[Problems to solve]
a: Which g values does the hPAH passage give? List each value once.
b: Answer these from the hPAH passage:
(i) What Em value is reported for the catalytic iron in the resting enzyme?
(ii) How many water molecules does the crystal structure show in the iron's first coordination sphere?
(iii) By roughly what factor was the Kd for dopamine binding to the reduced enzyme estimated to increase?
c: Can you reproduce everything in the hPAH passage from "(q-BH2)/BH4 couple), has" down to "cofactors (22)."?

(Selected passage Opens)

The apparent Em at pH 7.25 for the catalytic iron
was measured both in the absence and presence of substrate, pterin cofactor analogue, and catecholamine inhibitor, all compounds binding
at the active site. Previously, the Em value of the
natural cofactor, i.e.
(q-BH2)/BH4 couple), has been
determined to be +174 mV at pH 7 (40), and the literature values vary
from +140 to +184 mV for cofactor analogues with various substituents at the 6-position (40-42). Thus, the Em value of
+207 ± 10 mV for the catalytic iron in the resting enzyme (Table
II) is in agreement with a thermodynamically feasible electron transfer from the reduced cofactor to the iron site, explaining the observed reductive activation of the enzyme by the tetrahydropterin
cofactors (22).
As seen from the EPR spectrum of the resting form of wt-hPAH, with a
major broad peak around g = 4.3 and minor features with g
values stretching from 9.7 to 4.5, the coordination geometry of the
active site iron seems to be rather flexible. This conclusion is
further supported by the crystal structure showing three water molecules in the first coordination sphere of the iron (1, 3). A
sharpening of the g = 4.3 signal and an increase of the P1/2 value for the microwave power saturation
behavior was observed in the presence of L-Phe, indicating a change in coordination environment of the active site iron in the
substrate-activated enzyme form. This effect is in good agreement with
our previous finding that the binding of L-Phe at the
active site is accompanied by a dissociation of one of the ferric
iron-coordinating water molecules (43, 44). The recent structural study
on the ternary PAH-Fe(III)·L-Phe·BH2
complex (9) supports the conclusion that the binding of
L-Phe may result in a 5-coordinated iron in the ferric form
of the enzyme. Even larger changes in the EPR spectra and the midpoint
potential were encountered on addition of the tetrahydrobiopterin
cofactor analogue BH2 and the inhibitor dopamine. Thus, a
less rhombic type of signal is observed in the presence of these
inhibitors (gmax values of 7.4 and 7.0 for
BH2 and dopamine, respectively) (Figs. 2C and 3)
indicating a decrease of the E/D value (from 0.33 to ~0.07 and 0.05, respectively) and a change in the coordination geometry of the iron.
These spectroscopic changes were also accompanied by a decrease of the
Em value of the iron to numbers, which are
significantly lower than those of the pterin cofactor redox couple
(Table II). Notably for the hPAH-dopamine complex it is clear that
reduction of the Fe(III) by the cofactor is not possible to achieve
because of a ~200 mV negative shift of the Em
value, and this effect could be of physiological significance in the
case of TH, which is regulated by feedback inhibition by catecholamines
and phosphorylation (12, 26, 27). The inhibition of PAH by
catecholamines appears to be competitive with respect to the
tetrahydropterin cofactors (45). Paramagnetic relaxation NMR
experiments have shown that catecholamines do not compete for the
cofactor binding site in hPAH and that both noradrenaline and dopamine
can be bound simultaneously with the cofactor analogue BH2
(9). Thus, the apparent competitive type of inhibition by
catecholamines versus the pterin cofactor may rather be due
to changes in the ligand field geometry of the active site iron as a
result of formation of the tight bidentate catecholate-Fe(III) complex
(13), lowering the Em value and thus stabilizing the
ferric state. The ~200-mV negative shift of the midpoint potential on
dopamine binding also explains the experimental finding that
recombinant human TH reconstituted with Fe(II) is rapidly oxidized upon
the addition of catecholamines forming a ferric blue-green complex
(46). Moreover, based on the large decrease of Em
upon dopamine binding, we estimated that the Kd
value for the binding of this inhibitor to the reduced enzyme was
increased by about 5040-fold (Table II). This large decrease in
affinity is in agreement with the calculated Kd
values for catecholamine binding to both the ferric and ferrous forms
of TH (47).

(Selected passage Closes)
(Record excerpts Opens)

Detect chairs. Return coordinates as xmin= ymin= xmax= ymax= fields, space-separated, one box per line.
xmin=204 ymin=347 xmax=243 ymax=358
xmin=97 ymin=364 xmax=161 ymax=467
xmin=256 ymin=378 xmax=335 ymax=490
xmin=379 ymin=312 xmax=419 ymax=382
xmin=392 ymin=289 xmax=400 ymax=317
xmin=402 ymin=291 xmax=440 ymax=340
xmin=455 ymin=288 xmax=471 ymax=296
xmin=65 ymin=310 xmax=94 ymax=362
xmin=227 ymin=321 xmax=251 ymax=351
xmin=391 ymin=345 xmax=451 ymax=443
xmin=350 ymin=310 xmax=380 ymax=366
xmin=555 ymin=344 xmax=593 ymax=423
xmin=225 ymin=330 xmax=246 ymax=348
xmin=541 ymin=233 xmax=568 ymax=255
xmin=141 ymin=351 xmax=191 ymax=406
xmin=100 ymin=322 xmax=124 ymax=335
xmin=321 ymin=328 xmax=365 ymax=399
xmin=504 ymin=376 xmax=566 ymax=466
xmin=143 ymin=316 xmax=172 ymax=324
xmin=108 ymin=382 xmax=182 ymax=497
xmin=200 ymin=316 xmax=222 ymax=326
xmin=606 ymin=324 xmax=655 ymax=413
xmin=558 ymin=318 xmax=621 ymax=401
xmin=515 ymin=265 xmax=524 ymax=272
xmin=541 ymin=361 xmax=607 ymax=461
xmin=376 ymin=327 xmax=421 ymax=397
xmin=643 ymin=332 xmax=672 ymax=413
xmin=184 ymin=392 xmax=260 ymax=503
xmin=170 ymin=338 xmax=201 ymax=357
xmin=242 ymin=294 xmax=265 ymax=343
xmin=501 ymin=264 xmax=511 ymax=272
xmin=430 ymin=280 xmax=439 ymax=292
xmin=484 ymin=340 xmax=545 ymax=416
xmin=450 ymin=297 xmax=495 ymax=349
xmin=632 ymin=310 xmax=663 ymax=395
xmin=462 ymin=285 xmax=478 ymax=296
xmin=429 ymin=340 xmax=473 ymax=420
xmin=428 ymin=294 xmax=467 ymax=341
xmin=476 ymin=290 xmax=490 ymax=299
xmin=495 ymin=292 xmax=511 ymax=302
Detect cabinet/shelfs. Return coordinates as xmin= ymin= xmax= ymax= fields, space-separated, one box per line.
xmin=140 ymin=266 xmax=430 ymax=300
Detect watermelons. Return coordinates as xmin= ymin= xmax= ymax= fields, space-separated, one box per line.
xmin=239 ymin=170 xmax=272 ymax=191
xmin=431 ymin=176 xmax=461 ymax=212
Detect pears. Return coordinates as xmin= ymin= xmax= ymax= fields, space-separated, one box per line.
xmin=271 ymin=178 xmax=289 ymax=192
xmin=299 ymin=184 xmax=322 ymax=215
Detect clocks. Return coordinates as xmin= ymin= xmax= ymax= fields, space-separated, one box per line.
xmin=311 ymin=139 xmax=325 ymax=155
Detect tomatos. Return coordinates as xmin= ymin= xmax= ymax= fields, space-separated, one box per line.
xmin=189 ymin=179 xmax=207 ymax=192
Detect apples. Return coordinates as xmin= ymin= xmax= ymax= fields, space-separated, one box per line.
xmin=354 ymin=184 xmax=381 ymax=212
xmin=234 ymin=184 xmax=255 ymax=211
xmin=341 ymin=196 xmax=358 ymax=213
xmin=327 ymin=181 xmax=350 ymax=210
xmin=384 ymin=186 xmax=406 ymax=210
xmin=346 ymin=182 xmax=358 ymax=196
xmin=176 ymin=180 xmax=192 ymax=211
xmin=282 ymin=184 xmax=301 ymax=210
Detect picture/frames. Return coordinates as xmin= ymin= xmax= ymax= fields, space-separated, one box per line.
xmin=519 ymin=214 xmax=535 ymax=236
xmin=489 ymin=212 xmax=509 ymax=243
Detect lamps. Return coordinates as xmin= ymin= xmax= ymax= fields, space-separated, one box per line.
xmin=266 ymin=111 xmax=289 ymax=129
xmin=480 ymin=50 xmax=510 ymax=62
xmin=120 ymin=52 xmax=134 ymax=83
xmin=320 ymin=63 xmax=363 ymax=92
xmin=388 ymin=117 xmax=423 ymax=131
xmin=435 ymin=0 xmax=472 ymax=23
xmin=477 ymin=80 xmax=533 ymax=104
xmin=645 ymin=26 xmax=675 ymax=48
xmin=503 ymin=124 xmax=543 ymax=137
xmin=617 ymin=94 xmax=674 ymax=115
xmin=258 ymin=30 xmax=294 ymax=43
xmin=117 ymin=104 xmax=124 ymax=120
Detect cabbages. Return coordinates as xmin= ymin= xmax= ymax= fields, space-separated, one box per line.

(Record excerpts Closes)

[Task answers]
a: 4.3, 9.7, 4.5, 7.4, 7.0

b:
(i) +207 ± 10 mV
(ii) Three
(iii) About 5040-fold

c:
(q-BH2)/BH4 couple), has been
determined to be +174 mV at pH 7 (40), and the literature values vary
from +140 to +184 mV for cofactor analogues with various substituents at the 6-position (40-42). Thus, the Em value of
+207 ± 10 mV for the catalytic iron in the resting enzyme (Table
II) is in agreement with a thermodynamically feasible electron transfer from the reduced cofactor to the iron site, explaining the observed reductive activation of the enzyme by the tetrahydropterin
cofactors (22).